Preparing New Ground: Education as Federal Policy in the Territories of the United States, 1867–1912
This paper analyzes education policies for US territories as exercises of federal power aimed at settling land claims, implementing labor policy, and arbitrating conflicts of power in colonial contexts. Educational and comparative historians and political economists have long sought to explain the weak federal role in US education and its enduringly decentralized system. Meanwhile, policy historians studying the state as "actor" argue that a decentralized state is not necessarily weak and have begun looking at education as a site of "strong" decentralized power. These literatures pay little attention to territories, however, where federal authority in education was strongest. Drawing on education provisions from all territorial and enabling acts, state constitutions, and revisions over 150 years, this paper traces shifts in such provisions for western territories organized during the late 19th and early 20th centuries.
In the US, federal authority in education derived from jurisdiction over territories, not states, and developed as a by-product of federal land policy. In the 1780s the US dedicated land appropriated from Native Americans to support schools and encourage (white) settlement in new territories. The first federal educational regulations established the terms upon which such lands would be sold and the proceeds distributed.

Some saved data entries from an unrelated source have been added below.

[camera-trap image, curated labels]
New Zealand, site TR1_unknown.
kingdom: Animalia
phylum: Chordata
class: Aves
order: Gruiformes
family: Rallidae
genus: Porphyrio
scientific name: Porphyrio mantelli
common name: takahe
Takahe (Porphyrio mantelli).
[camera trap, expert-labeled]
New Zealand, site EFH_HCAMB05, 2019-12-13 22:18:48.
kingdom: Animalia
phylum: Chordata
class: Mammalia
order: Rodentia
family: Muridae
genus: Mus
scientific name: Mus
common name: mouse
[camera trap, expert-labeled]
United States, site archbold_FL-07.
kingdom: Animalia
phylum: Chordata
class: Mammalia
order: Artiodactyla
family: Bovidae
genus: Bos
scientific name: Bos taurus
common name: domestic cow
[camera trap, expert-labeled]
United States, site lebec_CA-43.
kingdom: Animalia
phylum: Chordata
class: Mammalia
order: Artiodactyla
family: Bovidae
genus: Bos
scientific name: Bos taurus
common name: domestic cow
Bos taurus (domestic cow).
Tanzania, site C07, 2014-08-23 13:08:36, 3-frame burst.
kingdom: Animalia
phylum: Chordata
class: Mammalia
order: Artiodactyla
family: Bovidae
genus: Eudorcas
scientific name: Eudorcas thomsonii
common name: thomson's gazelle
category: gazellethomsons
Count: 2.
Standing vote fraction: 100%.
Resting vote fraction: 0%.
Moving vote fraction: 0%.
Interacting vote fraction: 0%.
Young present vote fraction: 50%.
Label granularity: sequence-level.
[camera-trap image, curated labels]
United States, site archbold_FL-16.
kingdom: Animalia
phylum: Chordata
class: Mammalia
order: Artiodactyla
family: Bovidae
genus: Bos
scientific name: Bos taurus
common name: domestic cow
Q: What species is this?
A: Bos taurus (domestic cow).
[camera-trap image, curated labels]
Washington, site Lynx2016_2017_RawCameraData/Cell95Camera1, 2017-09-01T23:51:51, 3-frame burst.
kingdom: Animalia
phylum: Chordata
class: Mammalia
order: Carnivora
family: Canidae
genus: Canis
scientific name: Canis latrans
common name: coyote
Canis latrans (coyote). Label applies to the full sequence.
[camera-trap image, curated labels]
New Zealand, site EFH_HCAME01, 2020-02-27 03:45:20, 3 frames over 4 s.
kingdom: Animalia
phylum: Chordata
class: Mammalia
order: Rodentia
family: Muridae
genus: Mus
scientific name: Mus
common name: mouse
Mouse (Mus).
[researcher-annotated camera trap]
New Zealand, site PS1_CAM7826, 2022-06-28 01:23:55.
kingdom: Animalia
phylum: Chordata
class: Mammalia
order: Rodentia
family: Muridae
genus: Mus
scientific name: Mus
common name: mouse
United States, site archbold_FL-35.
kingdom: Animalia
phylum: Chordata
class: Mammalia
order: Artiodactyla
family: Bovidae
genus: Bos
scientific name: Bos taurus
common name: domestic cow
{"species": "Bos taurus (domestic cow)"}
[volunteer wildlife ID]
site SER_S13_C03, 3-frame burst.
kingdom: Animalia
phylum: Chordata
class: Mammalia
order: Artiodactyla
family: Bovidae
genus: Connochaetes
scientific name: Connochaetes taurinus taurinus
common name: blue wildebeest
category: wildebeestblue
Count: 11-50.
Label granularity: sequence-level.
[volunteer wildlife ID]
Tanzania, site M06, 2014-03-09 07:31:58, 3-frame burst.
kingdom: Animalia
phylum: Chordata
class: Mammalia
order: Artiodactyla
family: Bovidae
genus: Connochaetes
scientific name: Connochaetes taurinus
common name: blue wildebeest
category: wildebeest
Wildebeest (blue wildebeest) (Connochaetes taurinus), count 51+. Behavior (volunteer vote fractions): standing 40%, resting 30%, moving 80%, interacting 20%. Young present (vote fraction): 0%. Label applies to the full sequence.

The first effort to shape substantive provisions of education occurred in the 1880s, when Congress came close to establishing a national system of education. The nearly successful Blair Bill encompassed separate education provisions for territories and states, including distinctions of curriculum, purpose, control, and population. Similar distinctions followed for the Territories of Alaska, Hawaii, Oklahoma, Arizona, New Mexico, and Puerto Rico. Through such provisions, the federal government: justified and structured land appropriation and redistribution; distinguished colonized and colonizing populations; distinguished laborers from citizens; and designated qualified decision-makers.